— Consegna —
Trascriva senza alcuna modifica il passo dell'articolo sulla crisi libica che inizia con le parole contenenti "All'inizio sarebbe forse" e termina con "dei veti altrui.".

L'Occidente rischia un meltdown geopolitico

All'inizio sarebbe forse bastata la no-fly zone per spezzare lo stallo nella guerra civile libica a favore degli insorti. Oggi - dopo aver perso due settimane nelle solite chiacchiere da solotto multilateralista - neanche quella sembrerebbe essere più sufficiente a risollevare le loro sorti. Bombardamento dopo bombardamento, Gheddafi ha letteralmente spianato il terreno alle sue milizie e sembra in procinto di assediare Bengasi, dopo essersi ripreso nel weekend le più importanti città petrolifere. Non ha senso, è da sciocchi, continuare ora ad intimargli di farsi da parte o proporre un cessate-il-fuoco. Nonostante il prezioso via libera della Lega araba sabato scorso, la diplomazia occidentale è in panne. Stavolta vittima più delle sue incertezze che dei veti altrui.

E' davvero questione di ore. Se l'Occidente non agisce con determinazione e rapidamente si ritroverà una Libia comunque altamente instabile, quindi pericolosa per qualsiasi investimento, e un Gheddafi incattivito. A farne più di tutti le spese - nonostante con la nostra scellerata ambiguità abbiamo tentato di non rompere del tutto i ponti con il Colonnello - saremo soprattutto noi italiani. Pechino è pronta a soppiantare noi e tutti gli europei nello sfruttamento delle risorse libiche.

L'incapacità e l'ignavia dimostrate, singolarmente e collettivamente, dai leader occidentali nella crisi libica non hanno precedenti nella storia recente. Le conseguenze dell'immobilismo sarebbero devastanti, ben oltre il futuro assetto della Libia. Devastata ne uscirebbe, agli occhi di alleati, avversari e nemici, la stessa credibilità occidentale: dopo aver scaricato Gheddafi e preso le parti dei ribelli, fino a riconoscere il loro Consiglio di transizione come unico interlocutore e a promettergli aiuto; dopo aver intimato al raìs di andarsene, minacciato di bombardarlo e averlo denunciato al tribunale penale internazionale; dopo aver adottato severe sanzioni e cincischiato su un intervento militare; dopo essersi spinti così in avanti, la sopravvivenza al potere in Libia permetterebbe al Colonnello di ergersi - non senza ragione - come colui, unico tra i leader arabi, che ha piegato l'Occidente.

Se il Giappone rischia il meltdown nucleare, noi rischiamo un meltdown geopolitico. Russia e Cina potrebbero ragionevolmente ambire a conquistarsi un posto di primo piano nel cuore del Mediterraneo e ricaverebbero da questa vicenda un'ulteriore dimostrazione della debolezza dell'Occidente, da capitalizzare in altre aree del mondo; le opposizioni nel resto del mondo arabo e in Iran non potrebbero più nutrire speranze e i regimi imparerebbero in fretta la lezione: il "moderato" Mubarak è stato detronizzato, il sanguinario Gheddafi no. Ecco come riuscire a resistere alle rivolte popolari: facendo ricorso al massimo della forza. Tanto si può star certi che nessuno interverrà.

Dopo averci fatto sperare, con le sue parole, in un cambio di rotta, ora Obama tace. Non vorremmo esserci illusi di nuovo. Con la scusa del multilateralismo sembra aver lasciato la guida della crisi libica agli europei e agli arabi. Il silenzio di Washington è assordante, musica per le orecchie di Gheddafi. Siamo forse in procinto di assistere a quell'abdicazione dell'America che molti temono - e più di qualcuno auspica. Guidata da un presidente inesperto, titubante, ma che soprattutto non crede nel ruolo giocato fino ad oggi nel mondo dalla sua nazione, anzi in fondo la biasima proprio per quel ruolo.

3 comments:

Frank77 said...

Se non ci fossero stati i disastri di Bush,molto probabilmente si sarebbe presa una via diversa

JimMomo said...

ahahahaha

Frank77 said...

Non ho capito cosa significhi quell'ahahahah.

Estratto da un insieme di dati
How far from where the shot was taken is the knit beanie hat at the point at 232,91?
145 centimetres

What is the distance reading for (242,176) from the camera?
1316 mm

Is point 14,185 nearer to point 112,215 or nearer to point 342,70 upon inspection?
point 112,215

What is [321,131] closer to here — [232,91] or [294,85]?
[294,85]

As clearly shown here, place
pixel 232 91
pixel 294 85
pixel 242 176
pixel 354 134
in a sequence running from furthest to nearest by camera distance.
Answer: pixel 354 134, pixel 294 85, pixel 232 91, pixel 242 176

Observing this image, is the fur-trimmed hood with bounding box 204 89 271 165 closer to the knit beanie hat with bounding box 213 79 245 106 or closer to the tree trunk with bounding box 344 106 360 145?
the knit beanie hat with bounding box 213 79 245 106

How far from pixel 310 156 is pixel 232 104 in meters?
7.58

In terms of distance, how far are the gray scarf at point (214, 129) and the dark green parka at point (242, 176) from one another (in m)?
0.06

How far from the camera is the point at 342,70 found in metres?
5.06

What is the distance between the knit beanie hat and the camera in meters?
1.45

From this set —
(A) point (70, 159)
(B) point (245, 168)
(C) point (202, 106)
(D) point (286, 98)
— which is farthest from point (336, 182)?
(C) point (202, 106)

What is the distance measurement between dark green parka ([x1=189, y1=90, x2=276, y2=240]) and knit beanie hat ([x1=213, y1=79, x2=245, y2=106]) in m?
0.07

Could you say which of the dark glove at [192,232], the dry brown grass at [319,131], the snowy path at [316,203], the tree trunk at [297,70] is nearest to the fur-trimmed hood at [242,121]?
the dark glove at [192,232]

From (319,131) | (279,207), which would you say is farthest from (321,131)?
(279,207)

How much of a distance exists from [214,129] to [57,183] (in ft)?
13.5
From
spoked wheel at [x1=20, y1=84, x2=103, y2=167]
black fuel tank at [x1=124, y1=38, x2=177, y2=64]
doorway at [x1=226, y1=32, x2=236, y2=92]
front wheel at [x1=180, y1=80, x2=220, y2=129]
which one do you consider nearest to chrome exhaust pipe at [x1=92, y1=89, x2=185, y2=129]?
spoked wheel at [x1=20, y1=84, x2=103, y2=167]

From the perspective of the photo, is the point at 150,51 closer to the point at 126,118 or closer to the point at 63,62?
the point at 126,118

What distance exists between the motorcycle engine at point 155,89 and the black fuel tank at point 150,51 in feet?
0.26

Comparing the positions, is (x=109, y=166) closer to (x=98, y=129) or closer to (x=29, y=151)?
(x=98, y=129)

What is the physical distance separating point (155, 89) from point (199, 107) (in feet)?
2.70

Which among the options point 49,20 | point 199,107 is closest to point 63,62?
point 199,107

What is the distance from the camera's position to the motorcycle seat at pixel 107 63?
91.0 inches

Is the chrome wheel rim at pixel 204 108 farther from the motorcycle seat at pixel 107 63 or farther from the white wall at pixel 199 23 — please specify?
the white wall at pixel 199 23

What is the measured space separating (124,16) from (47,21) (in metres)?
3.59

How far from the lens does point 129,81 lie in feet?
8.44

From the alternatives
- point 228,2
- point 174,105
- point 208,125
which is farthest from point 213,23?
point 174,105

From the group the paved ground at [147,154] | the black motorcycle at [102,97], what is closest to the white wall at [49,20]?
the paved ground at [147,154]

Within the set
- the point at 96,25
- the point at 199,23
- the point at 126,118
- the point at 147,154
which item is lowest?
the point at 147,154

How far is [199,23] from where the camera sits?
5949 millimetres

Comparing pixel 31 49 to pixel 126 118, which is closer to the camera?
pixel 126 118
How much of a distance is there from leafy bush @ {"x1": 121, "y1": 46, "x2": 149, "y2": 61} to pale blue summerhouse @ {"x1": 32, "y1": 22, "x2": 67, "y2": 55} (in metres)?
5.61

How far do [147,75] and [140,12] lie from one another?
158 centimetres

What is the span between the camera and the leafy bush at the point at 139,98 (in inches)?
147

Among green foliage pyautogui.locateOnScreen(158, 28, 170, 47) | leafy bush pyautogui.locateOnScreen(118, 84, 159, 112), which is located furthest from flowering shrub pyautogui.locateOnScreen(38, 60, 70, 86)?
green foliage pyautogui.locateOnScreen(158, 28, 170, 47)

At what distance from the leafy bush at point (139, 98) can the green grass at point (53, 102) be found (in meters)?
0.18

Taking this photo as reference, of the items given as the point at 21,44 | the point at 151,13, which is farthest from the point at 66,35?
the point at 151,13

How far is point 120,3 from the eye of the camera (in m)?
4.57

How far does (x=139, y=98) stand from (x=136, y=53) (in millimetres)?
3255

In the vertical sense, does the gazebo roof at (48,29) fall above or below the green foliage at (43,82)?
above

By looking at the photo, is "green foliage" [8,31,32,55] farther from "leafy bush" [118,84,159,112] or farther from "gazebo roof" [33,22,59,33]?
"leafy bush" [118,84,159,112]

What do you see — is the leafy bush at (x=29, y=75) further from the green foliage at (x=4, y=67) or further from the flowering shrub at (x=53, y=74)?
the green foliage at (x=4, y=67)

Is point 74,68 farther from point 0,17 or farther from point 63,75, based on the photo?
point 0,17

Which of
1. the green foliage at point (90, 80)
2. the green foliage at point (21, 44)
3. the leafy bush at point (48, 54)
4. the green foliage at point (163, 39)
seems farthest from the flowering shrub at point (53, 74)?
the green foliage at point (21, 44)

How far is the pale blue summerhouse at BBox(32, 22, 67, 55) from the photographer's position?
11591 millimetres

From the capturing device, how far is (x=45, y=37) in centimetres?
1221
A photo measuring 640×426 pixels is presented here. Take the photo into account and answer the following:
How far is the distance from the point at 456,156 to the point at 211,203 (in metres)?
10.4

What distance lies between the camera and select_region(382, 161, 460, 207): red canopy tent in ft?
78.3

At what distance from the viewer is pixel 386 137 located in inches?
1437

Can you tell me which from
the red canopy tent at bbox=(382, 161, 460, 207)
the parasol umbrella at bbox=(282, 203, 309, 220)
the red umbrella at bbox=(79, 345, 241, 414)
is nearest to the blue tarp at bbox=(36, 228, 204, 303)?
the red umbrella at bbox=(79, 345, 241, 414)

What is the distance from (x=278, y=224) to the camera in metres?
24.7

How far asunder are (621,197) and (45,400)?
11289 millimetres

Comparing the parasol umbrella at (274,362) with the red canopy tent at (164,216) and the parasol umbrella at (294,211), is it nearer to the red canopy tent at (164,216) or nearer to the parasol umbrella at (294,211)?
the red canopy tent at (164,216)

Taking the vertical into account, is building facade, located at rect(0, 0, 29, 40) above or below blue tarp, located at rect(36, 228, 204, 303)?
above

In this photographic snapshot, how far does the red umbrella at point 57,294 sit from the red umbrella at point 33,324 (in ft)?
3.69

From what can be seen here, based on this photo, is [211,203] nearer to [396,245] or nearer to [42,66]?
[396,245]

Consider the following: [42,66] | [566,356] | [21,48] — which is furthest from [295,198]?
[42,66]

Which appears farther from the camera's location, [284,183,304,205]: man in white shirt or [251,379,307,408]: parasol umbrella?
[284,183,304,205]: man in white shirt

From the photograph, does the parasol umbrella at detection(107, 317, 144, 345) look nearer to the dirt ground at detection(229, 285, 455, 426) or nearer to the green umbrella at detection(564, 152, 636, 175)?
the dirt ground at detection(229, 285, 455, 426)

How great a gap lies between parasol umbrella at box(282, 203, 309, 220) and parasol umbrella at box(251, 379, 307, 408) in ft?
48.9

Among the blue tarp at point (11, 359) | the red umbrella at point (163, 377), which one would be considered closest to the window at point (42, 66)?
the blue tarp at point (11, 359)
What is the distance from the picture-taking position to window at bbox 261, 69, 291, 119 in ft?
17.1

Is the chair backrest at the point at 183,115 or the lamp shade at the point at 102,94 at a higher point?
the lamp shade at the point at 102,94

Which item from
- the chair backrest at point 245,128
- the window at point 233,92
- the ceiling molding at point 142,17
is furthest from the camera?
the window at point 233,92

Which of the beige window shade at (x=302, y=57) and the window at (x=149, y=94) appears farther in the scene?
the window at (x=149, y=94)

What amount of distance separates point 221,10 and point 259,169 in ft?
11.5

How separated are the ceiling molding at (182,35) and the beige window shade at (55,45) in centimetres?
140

— Risposta completa —
All'inizio sarebbe forse bastata la no-fly zone per spezzare lo stallo nella guerra civile libica a favore degli insorti. Oggi - dopo aver perso due settimane nelle solite chiacchiere da solotto multilateralista - neanche quella sembrerebbe essere più sufficiente a risollevare le loro sorti. Bombardamento dopo bombardamento, Gheddafi ha letteralmente spianato il terreno alle sue milizie e sembra in procinto di assediare Bengasi, dopo essersi ripreso nel weekend le più importanti città petrolifere. Non ha senso, è da sciocchi, continuare ora ad intimargli di farsi da parte o proporre un cessate-il-fuoco. Nonostante il prezioso via libera della Lega araba sabato scorso, la diplomazia occidentale è in panne. Stavolta vittima più delle sue incertezze che dei veti altrui.